Your task is to print all of the data word for word.

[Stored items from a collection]
+ + + +

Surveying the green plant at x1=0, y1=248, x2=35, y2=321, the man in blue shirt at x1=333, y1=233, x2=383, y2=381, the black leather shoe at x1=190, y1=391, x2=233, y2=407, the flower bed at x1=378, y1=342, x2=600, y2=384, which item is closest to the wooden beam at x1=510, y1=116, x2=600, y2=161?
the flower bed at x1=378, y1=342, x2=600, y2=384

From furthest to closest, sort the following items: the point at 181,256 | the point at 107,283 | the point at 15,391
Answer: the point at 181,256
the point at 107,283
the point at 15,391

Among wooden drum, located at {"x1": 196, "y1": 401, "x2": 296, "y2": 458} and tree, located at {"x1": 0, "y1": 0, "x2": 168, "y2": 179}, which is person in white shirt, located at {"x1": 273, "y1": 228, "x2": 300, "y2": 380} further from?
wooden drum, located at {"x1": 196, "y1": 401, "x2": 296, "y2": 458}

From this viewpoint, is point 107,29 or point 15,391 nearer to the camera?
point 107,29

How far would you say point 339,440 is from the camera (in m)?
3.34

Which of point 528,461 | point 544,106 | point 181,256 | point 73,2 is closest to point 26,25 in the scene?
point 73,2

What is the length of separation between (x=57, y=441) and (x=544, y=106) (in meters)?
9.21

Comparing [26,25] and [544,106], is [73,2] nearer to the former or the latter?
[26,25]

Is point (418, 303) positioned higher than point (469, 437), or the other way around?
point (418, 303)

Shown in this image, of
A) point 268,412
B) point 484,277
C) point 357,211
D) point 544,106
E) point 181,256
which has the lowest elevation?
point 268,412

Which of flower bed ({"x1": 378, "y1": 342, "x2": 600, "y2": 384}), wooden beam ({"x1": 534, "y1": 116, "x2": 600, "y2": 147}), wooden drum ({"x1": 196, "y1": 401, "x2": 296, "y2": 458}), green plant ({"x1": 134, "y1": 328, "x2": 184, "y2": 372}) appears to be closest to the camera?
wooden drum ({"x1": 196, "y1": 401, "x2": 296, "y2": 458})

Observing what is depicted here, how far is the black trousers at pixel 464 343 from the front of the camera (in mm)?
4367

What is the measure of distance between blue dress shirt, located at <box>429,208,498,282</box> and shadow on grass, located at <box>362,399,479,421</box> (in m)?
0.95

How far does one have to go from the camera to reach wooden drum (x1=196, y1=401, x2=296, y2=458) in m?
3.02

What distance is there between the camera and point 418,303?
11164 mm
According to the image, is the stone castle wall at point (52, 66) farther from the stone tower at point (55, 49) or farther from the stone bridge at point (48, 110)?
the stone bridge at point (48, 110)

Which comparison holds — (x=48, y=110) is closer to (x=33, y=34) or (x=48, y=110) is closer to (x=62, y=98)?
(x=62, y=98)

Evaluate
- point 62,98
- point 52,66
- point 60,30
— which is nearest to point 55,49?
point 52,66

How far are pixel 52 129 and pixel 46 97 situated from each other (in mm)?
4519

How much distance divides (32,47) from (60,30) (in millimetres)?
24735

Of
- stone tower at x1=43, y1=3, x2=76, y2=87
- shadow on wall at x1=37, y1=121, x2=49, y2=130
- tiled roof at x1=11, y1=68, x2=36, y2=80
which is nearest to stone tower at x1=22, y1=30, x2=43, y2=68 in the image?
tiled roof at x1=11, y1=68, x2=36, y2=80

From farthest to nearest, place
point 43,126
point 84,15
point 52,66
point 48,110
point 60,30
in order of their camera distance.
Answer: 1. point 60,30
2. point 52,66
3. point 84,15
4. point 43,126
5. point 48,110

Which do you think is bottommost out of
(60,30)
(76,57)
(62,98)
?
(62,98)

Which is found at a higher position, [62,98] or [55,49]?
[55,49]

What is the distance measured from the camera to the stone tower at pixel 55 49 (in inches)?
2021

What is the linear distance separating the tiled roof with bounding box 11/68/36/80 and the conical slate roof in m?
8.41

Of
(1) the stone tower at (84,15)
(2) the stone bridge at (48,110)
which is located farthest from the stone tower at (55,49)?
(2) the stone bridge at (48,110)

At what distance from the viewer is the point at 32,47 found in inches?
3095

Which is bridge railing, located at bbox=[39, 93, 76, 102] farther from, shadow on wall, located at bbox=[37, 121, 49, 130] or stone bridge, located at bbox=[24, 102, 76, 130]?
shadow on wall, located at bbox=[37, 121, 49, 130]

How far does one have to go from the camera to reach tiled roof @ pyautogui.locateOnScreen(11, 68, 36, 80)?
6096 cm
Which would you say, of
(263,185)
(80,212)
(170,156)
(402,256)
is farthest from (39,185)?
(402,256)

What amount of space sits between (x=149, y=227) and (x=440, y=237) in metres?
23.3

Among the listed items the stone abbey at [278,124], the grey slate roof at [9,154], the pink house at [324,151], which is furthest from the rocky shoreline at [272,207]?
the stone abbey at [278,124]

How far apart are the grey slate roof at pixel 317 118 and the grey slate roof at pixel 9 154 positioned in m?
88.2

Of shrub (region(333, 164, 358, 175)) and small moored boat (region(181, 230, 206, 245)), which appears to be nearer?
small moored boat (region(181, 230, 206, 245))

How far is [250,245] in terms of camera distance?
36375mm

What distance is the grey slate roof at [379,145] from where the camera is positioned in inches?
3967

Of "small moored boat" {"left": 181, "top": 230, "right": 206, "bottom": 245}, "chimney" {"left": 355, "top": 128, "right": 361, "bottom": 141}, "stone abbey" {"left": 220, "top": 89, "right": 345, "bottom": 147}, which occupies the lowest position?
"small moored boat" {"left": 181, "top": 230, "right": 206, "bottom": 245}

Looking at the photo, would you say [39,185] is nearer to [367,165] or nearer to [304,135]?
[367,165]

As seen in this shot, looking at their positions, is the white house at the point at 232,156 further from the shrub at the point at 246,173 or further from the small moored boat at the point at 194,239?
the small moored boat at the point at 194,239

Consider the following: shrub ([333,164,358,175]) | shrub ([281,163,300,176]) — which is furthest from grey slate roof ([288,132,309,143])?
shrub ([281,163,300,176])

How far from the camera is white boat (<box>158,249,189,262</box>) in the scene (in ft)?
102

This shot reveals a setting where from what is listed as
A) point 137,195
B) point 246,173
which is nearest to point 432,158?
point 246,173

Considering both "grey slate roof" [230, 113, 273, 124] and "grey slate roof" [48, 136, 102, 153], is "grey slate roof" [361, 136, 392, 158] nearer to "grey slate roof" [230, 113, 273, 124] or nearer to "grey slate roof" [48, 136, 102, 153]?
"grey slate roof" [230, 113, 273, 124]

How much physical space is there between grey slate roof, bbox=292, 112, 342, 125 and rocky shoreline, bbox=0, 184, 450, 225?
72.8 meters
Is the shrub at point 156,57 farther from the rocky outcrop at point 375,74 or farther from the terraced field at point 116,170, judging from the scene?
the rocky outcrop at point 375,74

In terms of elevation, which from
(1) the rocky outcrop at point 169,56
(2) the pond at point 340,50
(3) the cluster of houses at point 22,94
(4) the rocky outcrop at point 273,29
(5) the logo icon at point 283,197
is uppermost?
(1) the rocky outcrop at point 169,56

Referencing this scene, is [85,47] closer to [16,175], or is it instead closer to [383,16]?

+ + + +

SOLUTION TO THIS EXERCISE
Surveying the green plant at x1=0, y1=248, x2=35, y2=321, the man in blue shirt at x1=333, y1=233, x2=383, y2=381, the black leather shoe at x1=190, y1=391, x2=233, y2=407, the flower bed at x1=378, y1=342, x2=600, y2=384, which item is closest to the wooden beam at x1=510, y1=116, x2=600, y2=161?
the flower bed at x1=378, y1=342, x2=600, y2=384

From furthest to closest, sort the following items: the point at 181,256 | the point at 107,283 | the point at 15,391
Answer: the point at 181,256
the point at 107,283
the point at 15,391

Among wooden drum, located at {"x1": 196, "y1": 401, "x2": 296, "y2": 458} and tree, located at {"x1": 0, "y1": 0, "x2": 168, "y2": 179}, which is person in white shirt, located at {"x1": 273, "y1": 228, "x2": 300, "y2": 380} further from?
wooden drum, located at {"x1": 196, "y1": 401, "x2": 296, "y2": 458}

From this viewpoint, is point 107,29 or point 15,391 nearer to the camera?
point 107,29

How far would you say point 339,440 is from the camera (in m)?
3.34

Which of point 528,461 | point 544,106 | point 181,256 | point 73,2 is closest to point 26,25 in the scene?
point 73,2

What is the length of separation between (x=57, y=441) and (x=544, y=106) (in meters)?
9.21

Comparing [26,25] and [544,106], is [73,2] nearer to the former or the latter?
[26,25]

Is point (418, 303) positioned higher than point (469, 437), or the other way around?
point (418, 303)

Shown in this image, of
A) point 268,412
B) point 484,277
C) point 357,211
D) point 544,106
E) point 181,256
which has the lowest elevation?
point 268,412

Which of flower bed ({"x1": 378, "y1": 342, "x2": 600, "y2": 384}), wooden beam ({"x1": 534, "y1": 116, "x2": 600, "y2": 147}), wooden drum ({"x1": 196, "y1": 401, "x2": 296, "y2": 458}), green plant ({"x1": 134, "y1": 328, "x2": 184, "y2": 372}) appears to be closest to the camera?
wooden drum ({"x1": 196, "y1": 401, "x2": 296, "y2": 458})

Observing what is depicted here, how far is the black trousers at pixel 464 343 from the front of the camera (in mm)?
4367

What is the measure of distance between blue dress shirt, located at <box>429,208,498,282</box> and shadow on grass, located at <box>362,399,479,421</box> (in m)?
0.95

How far does one have to go from the camera to reach wooden drum (x1=196, y1=401, x2=296, y2=458) in m?
3.02

What distance is there between the camera and point 418,303?
11164 mm
According to the image, is the stone castle wall at point (52, 66) farther from the stone tower at point (55, 49) or farther from the stone bridge at point (48, 110)?
the stone bridge at point (48, 110)

Which comparison holds — (x=48, y=110) is closer to (x=33, y=34) or (x=48, y=110) is closer to (x=62, y=98)?
(x=62, y=98)

Evaluate
- point 62,98
- point 52,66
- point 60,30
— which is nearest to point 55,49?
point 52,66

How far are pixel 52 129 and pixel 46 97 situated from each other (in mm)?
4519

How much distance divides (32,47) from (60,30) (in millimetres)?
24735

Of
- stone tower at x1=43, y1=3, x2=76, y2=87
- shadow on wall at x1=37, y1=121, x2=49, y2=130
- tiled roof at x1=11, y1=68, x2=36, y2=80
which is nearest to stone tower at x1=22, y1=30, x2=43, y2=68 in the image?
tiled roof at x1=11, y1=68, x2=36, y2=80

From farthest to nearest, place
point 43,126
point 84,15
point 52,66
point 48,110
point 60,30
in order of their camera distance.
Answer: 1. point 60,30
2. point 52,66
3. point 84,15
4. point 43,126
5. point 48,110

Which do you think is bottommost out of
(60,30)
(76,57)
(62,98)
?
(62,98)

Which is found at a higher position, [62,98] or [55,49]?
[55,49]

What is the distance measured from the camera to the stone tower at pixel 55 49 (in inches)?
2021

What is the linear distance separating the tiled roof with bounding box 11/68/36/80 and the conical slate roof in m?
8.41

Of
(1) the stone tower at (84,15)
(2) the stone bridge at (48,110)
which is located farthest from the stone tower at (55,49)?
(2) the stone bridge at (48,110)

At what distance from the viewer is the point at 32,47 found in inches?
3095

Which is bridge railing, located at bbox=[39, 93, 76, 102] farther from, shadow on wall, located at bbox=[37, 121, 49, 130] or stone bridge, located at bbox=[24, 102, 76, 130]?
shadow on wall, located at bbox=[37, 121, 49, 130]

How far does one have to go from the camera to reach tiled roof @ pyautogui.locateOnScreen(11, 68, 36, 80)?
6096 cm
Which would you say, of
(263,185)
(80,212)
(170,156)
(402,256)
is farthest from (39,185)?
(402,256)

What amount of space sits between (x=149, y=227) and (x=440, y=237) in metres?
23.3

Among the listed items the stone abbey at [278,124], the grey slate roof at [9,154], the pink house at [324,151], which is furthest from the rocky shoreline at [272,207]?
the stone abbey at [278,124]

How far apart are the grey slate roof at pixel 317 118 and the grey slate roof at pixel 9 154 positioned in m?
88.2

Of shrub (region(333, 164, 358, 175)) and small moored boat (region(181, 230, 206, 245)), which appears to be nearer?
small moored boat (region(181, 230, 206, 245))

How far is [250,245] in terms of camera distance?
36375mm

What distance is the grey slate roof at [379,145] from where the camera is positioned in inches?
3967

Of "small moored boat" {"left": 181, "top": 230, "right": 206, "bottom": 245}, "chimney" {"left": 355, "top": 128, "right": 361, "bottom": 141}, "stone abbey" {"left": 220, "top": 89, "right": 345, "bottom": 147}, which occupies the lowest position?
"small moored boat" {"left": 181, "top": 230, "right": 206, "bottom": 245}

Looking at the photo, would you say [39,185] is nearer to [367,165] or nearer to [304,135]?
[367,165]

As seen in this shot, looking at their positions, is the white house at the point at 232,156 further from the shrub at the point at 246,173 or further from the small moored boat at the point at 194,239?
the small moored boat at the point at 194,239

Consider the following: shrub ([333,164,358,175]) | shrub ([281,163,300,176]) — which is furthest from grey slate roof ([288,132,309,143])?
shrub ([281,163,300,176])

How far from the camera is white boat (<box>158,249,189,262</box>) in the scene (in ft)?
102

This shot reveals a setting where from what is listed as
A) point 137,195
B) point 246,173
which is nearest to point 432,158?
point 246,173

Considering both "grey slate roof" [230, 113, 273, 124] and "grey slate roof" [48, 136, 102, 153], is "grey slate roof" [361, 136, 392, 158] nearer to "grey slate roof" [230, 113, 273, 124] or nearer to "grey slate roof" [48, 136, 102, 153]?
"grey slate roof" [230, 113, 273, 124]

How much physical space is there between grey slate roof, bbox=292, 112, 342, 125 and rocky shoreline, bbox=0, 184, 450, 225?
72.8 meters
Is the shrub at point 156,57 farther from the rocky outcrop at point 375,74 or farther from the terraced field at point 116,170, judging from the scene?
the rocky outcrop at point 375,74

In terms of elevation, which from
(1) the rocky outcrop at point 169,56
(2) the pond at point 340,50
(3) the cluster of houses at point 22,94
(4) the rocky outcrop at point 273,29
(5) the logo icon at point 283,197
is uppermost?
(1) the rocky outcrop at point 169,56

Referencing this scene, is [85,47] closer to [16,175], or is it instead closer to [383,16]?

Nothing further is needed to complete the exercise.